Самый жестокий месяц
Шрифт:
– Хотите что-нибудь купить? – спросила Одиль.
Гамаш почувствовал запах кислого вина, который не смогла перебить даже ментоловая жевательная резинка. Сочетание было отвратительным, и он с трудом сдержался, чтобы не отпрянуть.
– Я не прочь. Но пожалуй, не сегодня, – сказал он. – У нас, боюсь, есть еще несколько вопросов.
– Нет проблем. У нас сегодня тихий день. Большинство дней у нас тихие.
– Это дает вам возможность писать стихи.
Одиль оживилась:
– Вы знаете о том, что я пишу стихи?
– Да, мадам.
– Хотите, я прочту вам что-нибудь?
Бовуар попытался перехватить взгляд Гамаша,
– Сочту за честь, если для вас это не составит труда.
– Вот, садитесь сюда.
Она практически толкнула Гамаша на один из стульев Жиля. Старший инспектор ожидал, что раздастся громкий треск, стул под ним сломается и при этом на соответствующую сумму уменьшится его банковский счет. Но ничего такого не произошло. Стул, дерево и накопления Гамаша не пострадали.
Одиль вернулась со своей затрепанной тетрадкой – Бовуар видел ее в прошлое свое посещение магазина: тогда Одиль захлопнула тетрадь на его глазах.
Она откашлялась, повела плечами, как боец перед схваткой.
За болото в сумерках понеслись Зловещие облака, и мы идем, Невзирая на ветер и дождь в лицо, Я, моя любовь и я – втроем. Вскрикнула чайка, согнулся камыш, Но трое рука об руку мы идем, Не сгибаясь под порывами ветра, Я, моя любовь и я – втроем.– Я назвала это стихотворение «Я, моя любовь и я».
Гамаш был слишком ошеломлен и не мог произнести ни слова, но тут Бовуар обрел голос:
– Это было замечательно. Я словно видел все это своими глазами.
И он не лукавил. Он уже привык слышать из уст Гамаша невнятные цитаты, в основном невразумительные, без малейшего намека на рифму, стихи Рут Зардо. В стихотворении Одиль, по крайней мере, был хоть какой-то смысл. Бовуар представлял себе птицу, слышал ее крик, видел дождь.
– Хотите, прочту еще?
– К сожалению, мне нужно задать вам несколько вопросов. – Гамаш похлопал ладонью по табуретке рядом с собой. – Как бы ни было заманчиво ваше предложение.
Одиль села, слегка пошатнувшись в попытке сохранить равновесие.
– Какого вы были мнения о мадам Фавро?
– У меня к ней не было претензий.
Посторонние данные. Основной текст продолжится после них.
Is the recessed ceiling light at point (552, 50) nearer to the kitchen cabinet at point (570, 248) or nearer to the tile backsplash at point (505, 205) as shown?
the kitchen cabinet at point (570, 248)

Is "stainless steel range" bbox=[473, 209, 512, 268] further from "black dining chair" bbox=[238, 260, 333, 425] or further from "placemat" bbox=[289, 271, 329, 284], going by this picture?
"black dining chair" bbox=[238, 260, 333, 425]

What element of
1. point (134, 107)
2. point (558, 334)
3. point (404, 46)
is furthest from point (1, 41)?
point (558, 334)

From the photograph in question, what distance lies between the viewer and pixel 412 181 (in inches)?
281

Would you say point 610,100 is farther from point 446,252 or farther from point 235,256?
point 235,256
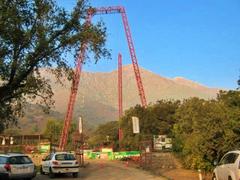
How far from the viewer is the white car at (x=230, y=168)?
17641mm

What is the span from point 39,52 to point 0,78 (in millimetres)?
2490

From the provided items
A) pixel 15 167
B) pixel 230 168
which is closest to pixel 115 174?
pixel 15 167

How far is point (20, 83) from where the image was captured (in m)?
25.5

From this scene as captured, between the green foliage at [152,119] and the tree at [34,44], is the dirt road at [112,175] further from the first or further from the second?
the green foliage at [152,119]

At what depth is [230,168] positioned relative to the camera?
18.4 meters

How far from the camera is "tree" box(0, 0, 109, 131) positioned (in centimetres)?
2344

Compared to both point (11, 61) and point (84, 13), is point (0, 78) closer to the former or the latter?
point (11, 61)

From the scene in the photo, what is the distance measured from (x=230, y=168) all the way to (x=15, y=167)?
1220 cm

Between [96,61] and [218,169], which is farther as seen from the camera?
[96,61]

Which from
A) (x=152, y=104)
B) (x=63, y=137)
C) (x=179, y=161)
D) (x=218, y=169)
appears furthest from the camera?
(x=63, y=137)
Она иногда заходила сюда, но я не очень хорошо ее знала. Жаль, что она умерла. Вы знаете, кто это сделал?
– А вы?
Одиль задумалась.
– Наверное, это ее подружка. Хейзел. Всегда такая милая. Слишком уж милая. С ума от нее можно сойти. Она определенно среди подозреваемых. Хотя, вообще-то, может, именно она должна была стать жертвой. Вы уверены, что убили того человека, которого хотели?
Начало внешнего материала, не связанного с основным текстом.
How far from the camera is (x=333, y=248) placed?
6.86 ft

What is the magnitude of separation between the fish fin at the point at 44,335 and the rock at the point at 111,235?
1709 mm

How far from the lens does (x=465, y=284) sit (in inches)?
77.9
– Вы разговаривали с Мадлен по пути в старый дом Хадли.
– Разве? – Умение Одиль лгать не превосходило ее умения слагать стихи.
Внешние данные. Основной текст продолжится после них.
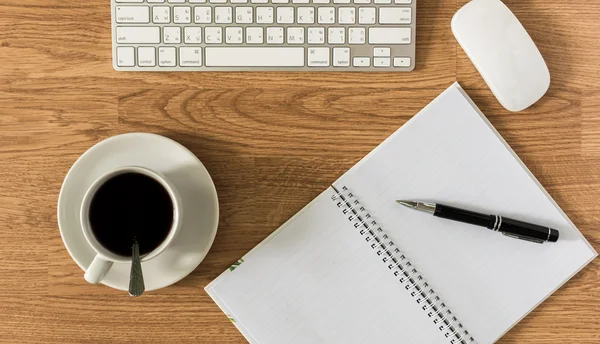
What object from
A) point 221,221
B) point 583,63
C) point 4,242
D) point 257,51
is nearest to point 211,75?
point 257,51

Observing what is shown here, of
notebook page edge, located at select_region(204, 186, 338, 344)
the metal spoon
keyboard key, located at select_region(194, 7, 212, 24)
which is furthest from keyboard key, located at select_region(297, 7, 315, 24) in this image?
the metal spoon

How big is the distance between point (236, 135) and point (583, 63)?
433 mm

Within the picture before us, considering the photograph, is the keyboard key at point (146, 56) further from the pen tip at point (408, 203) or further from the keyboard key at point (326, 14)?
the pen tip at point (408, 203)

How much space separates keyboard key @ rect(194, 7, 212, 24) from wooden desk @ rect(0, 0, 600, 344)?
0.06m

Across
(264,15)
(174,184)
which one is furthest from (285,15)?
(174,184)

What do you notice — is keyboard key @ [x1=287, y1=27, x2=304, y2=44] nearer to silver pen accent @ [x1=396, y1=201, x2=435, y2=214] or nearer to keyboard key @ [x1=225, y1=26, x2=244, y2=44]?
keyboard key @ [x1=225, y1=26, x2=244, y2=44]

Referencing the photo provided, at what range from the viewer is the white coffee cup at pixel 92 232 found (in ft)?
2.04

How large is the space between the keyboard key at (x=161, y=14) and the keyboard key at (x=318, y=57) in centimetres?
17

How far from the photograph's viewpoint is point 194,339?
73 cm

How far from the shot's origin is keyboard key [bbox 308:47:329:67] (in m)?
0.71

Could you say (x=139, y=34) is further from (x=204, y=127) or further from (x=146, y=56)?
(x=204, y=127)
– Разговаривали. Вас слышали.
– Мы болтали о всяких пустяках.
– Вы спорили, мадам, – тихо, но твердо произнес Гамаш.
Он смотрел на Одиль в профиль, видел ее подбородок, слабый и мягкий.
– Нет, мы не спорили, – возразила она.
Гамаш знал, что ему нужно лишь ждать и надеяться, что не явится новый клиент.
– Она пыталась заарканить Жиля, – сказала Одиль, и ее кислое
дыхание ударило в нос Гамашу, словно она слишком долго держала эти слова в себе. – Я знаю, она этого хотела. Всегда ему улыбалась, всегда прикасалась к нему. – Подражая Мадлен, она прикоснулась к руке Гамаша. – Она хотела, чтобы он обратил на нее внимание, а он не обращал.– Это правда? – спросил Гамаш.
– Конечно правда. Он любит меня.
Последнее слово она произнесла едва слышно. Ее рот остался открытым, из него потянулась длинная ниточка слюны. Из носа потекли сопли, из глаз – слезы. Ее лицо словно растворилось кислотой.
Пыталась ли Мадлен отбить Жиля у Одиль? Если так, то появлялись два мотива для убийства. Одиль могла убить ее как соперница, а месье Беливо – из ревности. Как там сказала Клара? Мадлен всегда получала то, что хотела. Но чего она хотела? Кого? Жиля или месье Беливо? Или ни того ни другого?
– О чем вы спорили тем вечером? – настойчиво спросил Гамаш.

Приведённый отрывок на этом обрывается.